Defying Gravity
Real-life Spiderman

Real-life French Spider-Man Alain Robert doesn't need any special adhesives to scale walls. He just uses his bare hands.

Photo courtesy Emmanuel Aguirre /Getty Images

Although most of us are boringly bound by the force of gravity, evolution has helped some critters, like the gecko (and Spider-Man), circumvent that force. In order to ensure their survival, these animals garnered the ability to stick effortlessly to most walls and ceilings without leaving behind a sticky residue [source: NanoRobotics].

Scientists have been working to develop a synthetic adhesive that mimics the gecko's special dry stickiness for years, and such an invention is very close to becoming a reality, thanks to a new method of using plastic to create similar microscopic structures [source: Voshart].

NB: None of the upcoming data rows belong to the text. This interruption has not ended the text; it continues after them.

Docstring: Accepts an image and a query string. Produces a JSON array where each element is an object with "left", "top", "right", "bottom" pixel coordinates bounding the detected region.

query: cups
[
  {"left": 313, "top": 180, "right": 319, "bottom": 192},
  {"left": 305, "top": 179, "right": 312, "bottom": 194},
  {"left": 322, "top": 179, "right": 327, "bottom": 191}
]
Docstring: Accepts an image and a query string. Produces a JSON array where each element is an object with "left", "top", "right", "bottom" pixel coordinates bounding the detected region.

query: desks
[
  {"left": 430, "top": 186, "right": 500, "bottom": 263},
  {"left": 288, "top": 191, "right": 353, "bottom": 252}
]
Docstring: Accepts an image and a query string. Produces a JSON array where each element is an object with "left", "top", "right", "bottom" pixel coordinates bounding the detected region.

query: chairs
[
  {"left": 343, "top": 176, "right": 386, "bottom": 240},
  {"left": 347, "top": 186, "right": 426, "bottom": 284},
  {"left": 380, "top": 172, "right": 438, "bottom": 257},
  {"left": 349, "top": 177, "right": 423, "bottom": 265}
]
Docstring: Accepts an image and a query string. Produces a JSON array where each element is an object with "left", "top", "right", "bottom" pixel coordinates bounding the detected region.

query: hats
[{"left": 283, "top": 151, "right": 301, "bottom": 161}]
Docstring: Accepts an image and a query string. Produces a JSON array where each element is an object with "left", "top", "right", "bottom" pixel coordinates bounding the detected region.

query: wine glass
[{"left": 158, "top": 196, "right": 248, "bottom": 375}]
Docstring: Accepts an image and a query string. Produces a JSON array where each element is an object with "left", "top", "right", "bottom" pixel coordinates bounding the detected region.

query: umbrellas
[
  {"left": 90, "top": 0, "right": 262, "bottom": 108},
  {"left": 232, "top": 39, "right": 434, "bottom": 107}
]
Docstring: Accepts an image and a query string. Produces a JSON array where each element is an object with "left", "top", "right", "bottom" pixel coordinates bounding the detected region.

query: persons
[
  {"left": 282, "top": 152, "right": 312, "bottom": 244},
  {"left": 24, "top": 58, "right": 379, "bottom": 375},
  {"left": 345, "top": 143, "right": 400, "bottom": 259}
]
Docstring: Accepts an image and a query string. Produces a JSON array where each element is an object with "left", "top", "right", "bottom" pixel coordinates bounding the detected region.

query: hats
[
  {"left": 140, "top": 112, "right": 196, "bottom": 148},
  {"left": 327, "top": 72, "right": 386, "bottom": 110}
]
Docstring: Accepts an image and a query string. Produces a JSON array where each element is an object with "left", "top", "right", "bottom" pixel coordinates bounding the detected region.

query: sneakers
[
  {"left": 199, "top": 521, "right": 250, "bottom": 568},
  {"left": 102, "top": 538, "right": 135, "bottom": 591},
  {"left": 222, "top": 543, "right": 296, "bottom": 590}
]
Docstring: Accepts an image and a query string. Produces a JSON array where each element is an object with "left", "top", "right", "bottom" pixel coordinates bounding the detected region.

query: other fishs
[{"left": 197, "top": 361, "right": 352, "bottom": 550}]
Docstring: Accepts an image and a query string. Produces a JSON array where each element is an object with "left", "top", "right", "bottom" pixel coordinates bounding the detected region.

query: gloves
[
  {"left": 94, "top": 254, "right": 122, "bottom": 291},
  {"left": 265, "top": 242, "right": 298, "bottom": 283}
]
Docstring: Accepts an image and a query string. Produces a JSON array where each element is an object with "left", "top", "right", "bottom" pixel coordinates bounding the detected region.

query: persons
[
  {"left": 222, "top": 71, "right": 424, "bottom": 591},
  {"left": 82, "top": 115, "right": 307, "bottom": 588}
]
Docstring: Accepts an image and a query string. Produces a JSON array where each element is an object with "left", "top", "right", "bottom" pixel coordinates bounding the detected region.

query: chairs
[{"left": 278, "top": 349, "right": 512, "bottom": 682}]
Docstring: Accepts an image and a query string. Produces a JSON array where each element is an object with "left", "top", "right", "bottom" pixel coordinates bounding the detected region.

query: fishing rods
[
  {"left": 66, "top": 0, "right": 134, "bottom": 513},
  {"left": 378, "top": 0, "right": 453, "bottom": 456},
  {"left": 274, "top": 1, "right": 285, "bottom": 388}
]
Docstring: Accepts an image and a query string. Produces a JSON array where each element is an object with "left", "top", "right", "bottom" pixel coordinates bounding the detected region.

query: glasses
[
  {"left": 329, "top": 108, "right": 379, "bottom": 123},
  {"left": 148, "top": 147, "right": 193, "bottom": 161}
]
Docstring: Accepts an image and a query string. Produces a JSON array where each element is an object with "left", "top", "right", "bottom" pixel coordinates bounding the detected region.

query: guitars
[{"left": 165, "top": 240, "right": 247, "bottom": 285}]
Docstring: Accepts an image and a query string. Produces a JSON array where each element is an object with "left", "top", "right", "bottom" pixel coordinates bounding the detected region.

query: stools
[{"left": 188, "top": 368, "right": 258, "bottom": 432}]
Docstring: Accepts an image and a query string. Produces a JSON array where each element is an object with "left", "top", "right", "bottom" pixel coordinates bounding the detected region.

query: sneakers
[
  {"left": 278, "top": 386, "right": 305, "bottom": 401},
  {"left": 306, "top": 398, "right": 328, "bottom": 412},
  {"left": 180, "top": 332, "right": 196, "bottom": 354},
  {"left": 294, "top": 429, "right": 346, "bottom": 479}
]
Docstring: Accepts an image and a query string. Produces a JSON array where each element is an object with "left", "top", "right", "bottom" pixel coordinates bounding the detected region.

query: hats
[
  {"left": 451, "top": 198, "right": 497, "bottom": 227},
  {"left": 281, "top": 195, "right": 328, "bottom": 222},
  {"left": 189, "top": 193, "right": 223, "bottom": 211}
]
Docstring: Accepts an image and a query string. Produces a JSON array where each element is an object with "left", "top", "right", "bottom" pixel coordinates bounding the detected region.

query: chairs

In all likelihood, space will be the first destination for the new dry adhesives. Currently, the idea is that the technology will assist robots in the exploration of the final frontier, however, it's entirely plausible that the same principles could eventually be applied to replace everyday adhesives to which people have grown accustomed [sources: Voshart, Yang]. Goodbye, sticky tape. Hello, sticky feet.

Not that you should say goodbye to your beloved tape anytime soon. The design hasn't been perfected yet, and one of the problems currently hampering development is that in some cases, the adhesive is too sticky, making it difficult to remove once applied. So this superpower is still in the works.